Instructions to follow: Search the entries below for the word "frame" and copy each line that has it.

Supplied data:
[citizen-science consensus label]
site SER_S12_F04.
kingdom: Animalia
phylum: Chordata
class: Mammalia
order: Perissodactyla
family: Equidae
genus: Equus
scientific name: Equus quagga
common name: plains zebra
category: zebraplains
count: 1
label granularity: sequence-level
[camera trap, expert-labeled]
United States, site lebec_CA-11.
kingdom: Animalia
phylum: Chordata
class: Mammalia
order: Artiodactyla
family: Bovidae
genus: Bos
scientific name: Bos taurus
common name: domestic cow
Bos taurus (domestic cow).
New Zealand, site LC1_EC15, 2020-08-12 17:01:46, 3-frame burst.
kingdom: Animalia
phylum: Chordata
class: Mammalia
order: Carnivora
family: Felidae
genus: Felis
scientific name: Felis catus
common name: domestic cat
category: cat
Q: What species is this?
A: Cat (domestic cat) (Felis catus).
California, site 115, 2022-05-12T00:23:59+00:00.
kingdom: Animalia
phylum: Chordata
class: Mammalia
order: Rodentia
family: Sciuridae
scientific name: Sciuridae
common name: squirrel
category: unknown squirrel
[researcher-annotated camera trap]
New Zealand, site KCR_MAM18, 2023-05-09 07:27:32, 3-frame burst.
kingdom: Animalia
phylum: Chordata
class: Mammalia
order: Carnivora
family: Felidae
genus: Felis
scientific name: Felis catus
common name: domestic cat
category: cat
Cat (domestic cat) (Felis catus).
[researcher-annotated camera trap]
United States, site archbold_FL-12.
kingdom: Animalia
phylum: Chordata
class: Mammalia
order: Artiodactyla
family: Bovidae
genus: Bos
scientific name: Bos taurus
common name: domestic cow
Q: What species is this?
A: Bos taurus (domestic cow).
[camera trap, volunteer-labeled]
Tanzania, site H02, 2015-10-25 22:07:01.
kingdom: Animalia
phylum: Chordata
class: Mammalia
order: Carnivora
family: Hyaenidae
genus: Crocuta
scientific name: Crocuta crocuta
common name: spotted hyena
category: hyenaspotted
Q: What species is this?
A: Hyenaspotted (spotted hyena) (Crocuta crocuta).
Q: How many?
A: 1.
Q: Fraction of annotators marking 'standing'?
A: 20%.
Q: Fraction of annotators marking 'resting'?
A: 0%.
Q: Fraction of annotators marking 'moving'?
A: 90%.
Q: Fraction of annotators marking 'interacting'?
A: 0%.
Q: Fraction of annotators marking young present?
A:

Solution:
New Zealand, site LC1_EC15, 2020-08-12 17:01:46, 3-frame burst.
New Zealand, site KCR_MAM18, 2023-05-09 07:27:32, 3-frame burst.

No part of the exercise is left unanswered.